The General Medical Council has used newly acquired powers to suspend or restrict three doctors while investigations take place into suspected poor performance.
The GMC's new interim orders committee met for the first time last week and barred cosmetic surgeon David Herbert from all work - whether NHS or private, paid or voluntary - following complaints from dozens of women.
Mr Herbert worked privately in Huntingdon, Preston and Nottingham. Colleagues commenting on the speed of his surgery dubbed him the 'flying doctor'.
Earlier this year MP Ann Clwyd used parliamentary privilege to describe Mr Herbert as a 'psychopath'.
Ms Clwyd said he carried out as many as 35 surgical procedures a week, managing a facelift in 40 minutes.

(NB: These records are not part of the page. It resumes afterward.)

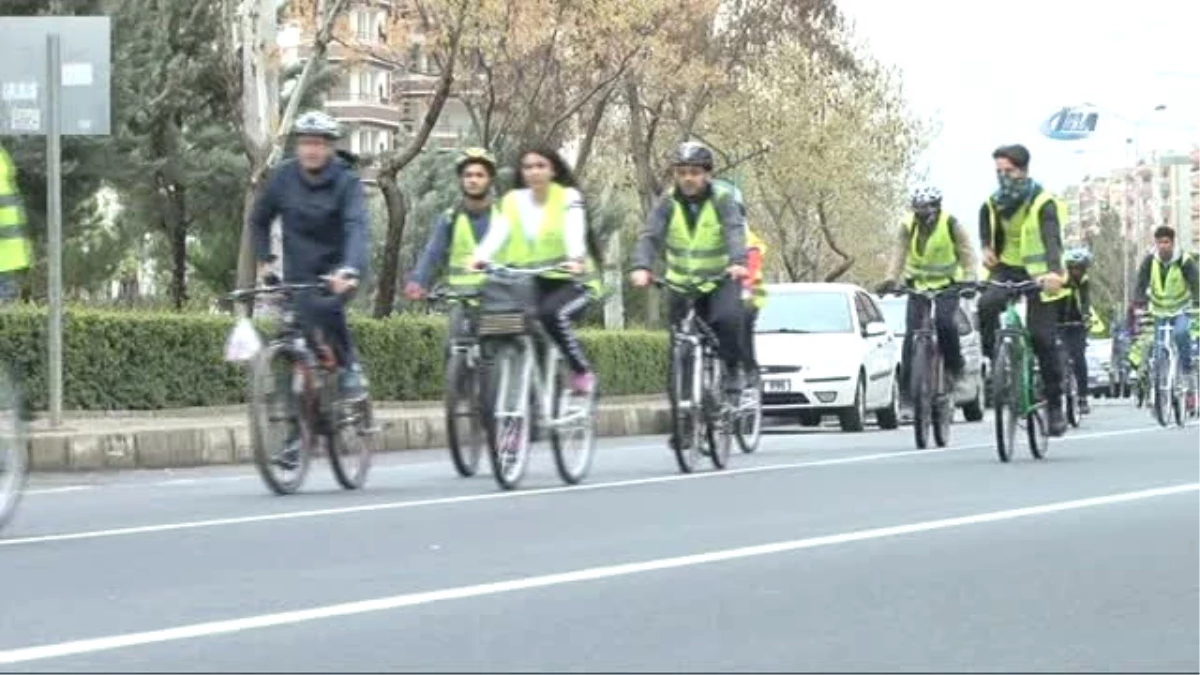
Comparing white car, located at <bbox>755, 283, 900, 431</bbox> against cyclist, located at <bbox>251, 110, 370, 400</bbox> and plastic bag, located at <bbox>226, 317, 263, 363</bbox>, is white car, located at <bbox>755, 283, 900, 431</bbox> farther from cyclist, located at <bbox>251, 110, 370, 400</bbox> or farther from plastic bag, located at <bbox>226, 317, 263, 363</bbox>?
plastic bag, located at <bbox>226, 317, 263, 363</bbox>

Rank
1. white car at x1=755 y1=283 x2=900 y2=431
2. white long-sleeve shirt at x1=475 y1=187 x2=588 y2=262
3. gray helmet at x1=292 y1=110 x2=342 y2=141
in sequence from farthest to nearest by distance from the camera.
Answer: white car at x1=755 y1=283 x2=900 y2=431 < white long-sleeve shirt at x1=475 y1=187 x2=588 y2=262 < gray helmet at x1=292 y1=110 x2=342 y2=141

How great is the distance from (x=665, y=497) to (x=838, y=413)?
41.3 ft

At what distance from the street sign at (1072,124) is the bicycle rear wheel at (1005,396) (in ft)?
156

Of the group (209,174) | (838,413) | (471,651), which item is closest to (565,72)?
(209,174)

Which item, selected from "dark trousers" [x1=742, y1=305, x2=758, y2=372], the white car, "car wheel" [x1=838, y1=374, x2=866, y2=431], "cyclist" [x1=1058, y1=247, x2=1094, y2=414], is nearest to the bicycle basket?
"dark trousers" [x1=742, y1=305, x2=758, y2=372]

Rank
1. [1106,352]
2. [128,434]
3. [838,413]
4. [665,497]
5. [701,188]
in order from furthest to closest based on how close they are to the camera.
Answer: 1. [1106,352]
2. [838,413]
3. [128,434]
4. [701,188]
5. [665,497]

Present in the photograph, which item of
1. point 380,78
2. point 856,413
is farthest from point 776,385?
point 380,78

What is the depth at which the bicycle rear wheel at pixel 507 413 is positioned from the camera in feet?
39.2

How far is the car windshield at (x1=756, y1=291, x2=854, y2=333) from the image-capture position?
2433cm

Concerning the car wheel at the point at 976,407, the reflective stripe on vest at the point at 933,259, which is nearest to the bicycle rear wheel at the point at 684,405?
the reflective stripe on vest at the point at 933,259

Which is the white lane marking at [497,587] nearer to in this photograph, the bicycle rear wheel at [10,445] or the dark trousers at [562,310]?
the dark trousers at [562,310]

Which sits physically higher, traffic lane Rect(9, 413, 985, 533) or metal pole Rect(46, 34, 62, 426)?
metal pole Rect(46, 34, 62, 426)

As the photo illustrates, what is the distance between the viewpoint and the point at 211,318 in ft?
69.8

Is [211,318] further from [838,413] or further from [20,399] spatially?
[20,399]
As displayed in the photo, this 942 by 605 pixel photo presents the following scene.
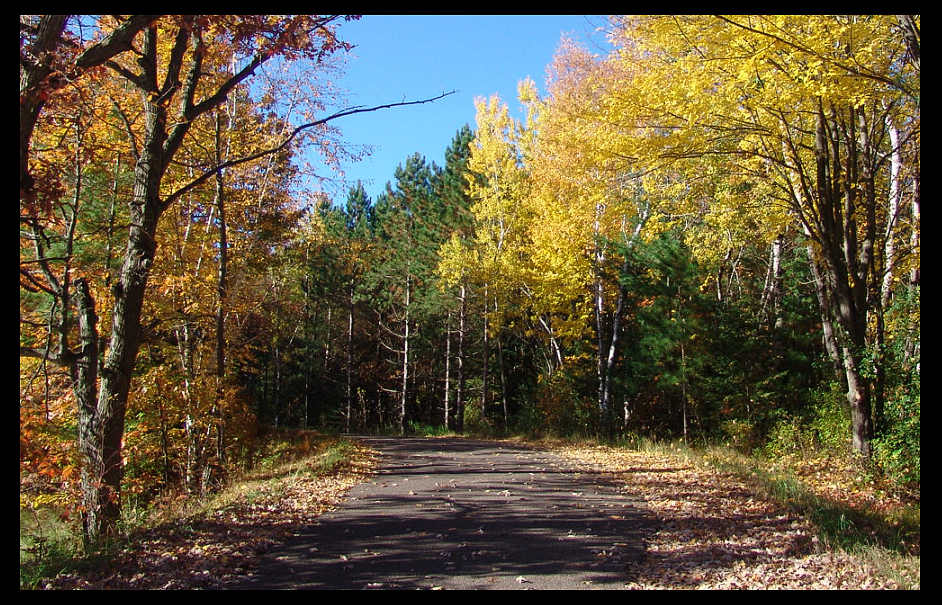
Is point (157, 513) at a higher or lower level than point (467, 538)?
lower

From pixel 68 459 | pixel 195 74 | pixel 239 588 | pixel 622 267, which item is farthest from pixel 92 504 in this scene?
pixel 622 267

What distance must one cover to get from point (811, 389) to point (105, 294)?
16.1 meters

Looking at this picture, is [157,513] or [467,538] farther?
[157,513]

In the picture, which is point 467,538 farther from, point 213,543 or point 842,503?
point 842,503

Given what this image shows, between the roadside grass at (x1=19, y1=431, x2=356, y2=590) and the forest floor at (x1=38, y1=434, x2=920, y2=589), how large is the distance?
0.26ft

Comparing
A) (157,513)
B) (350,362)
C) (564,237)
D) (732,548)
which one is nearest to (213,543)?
(157,513)

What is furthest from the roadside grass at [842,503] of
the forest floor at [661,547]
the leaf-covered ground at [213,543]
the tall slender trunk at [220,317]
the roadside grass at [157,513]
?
the tall slender trunk at [220,317]

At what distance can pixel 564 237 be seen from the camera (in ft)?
60.5

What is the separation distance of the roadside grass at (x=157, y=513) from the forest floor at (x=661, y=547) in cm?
8

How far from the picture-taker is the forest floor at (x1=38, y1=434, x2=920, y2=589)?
4973 mm

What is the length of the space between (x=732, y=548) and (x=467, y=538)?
101 inches

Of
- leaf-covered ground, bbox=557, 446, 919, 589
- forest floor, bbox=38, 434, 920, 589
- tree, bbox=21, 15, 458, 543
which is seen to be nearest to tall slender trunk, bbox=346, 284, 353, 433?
forest floor, bbox=38, 434, 920, 589

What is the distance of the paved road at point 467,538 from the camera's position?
16.7 ft

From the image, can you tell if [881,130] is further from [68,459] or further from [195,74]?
[68,459]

The committee also placed an 18month restriction on Yorkshire surgeon Christopher Ingoldby, who will only be allowed to carry out surgical procedures in accident and emergency departments.
Wirral GP Dr Peter Robson will not be allowed to see patients and must restrict himself to medical tribunal work only for the next 18 months.
The GMC has come under bitter attack from both patient and doctors in recent years for failing to act swiftly enough to protect patients where doctors are suspected of poor performance.
The GMC claims it drew government attention to previous inconsistencies in the law, which only allowed it to suspend doctors in certain circumstances.
Consultant William Thomson, who was reprimanded but not struck off by the GMC two weeks ago for wrongly removing a patient's healthy breast, has been stripped of a discretionary performance award worth£2,460 a year by Lanarkshire Acute Hospitals trust.
Trust chief executive Joe Owens said it was reviewing discretionary awards procedures after it was revealed that its own awards panel did not know Mr Thomson was being investigated by the GMC.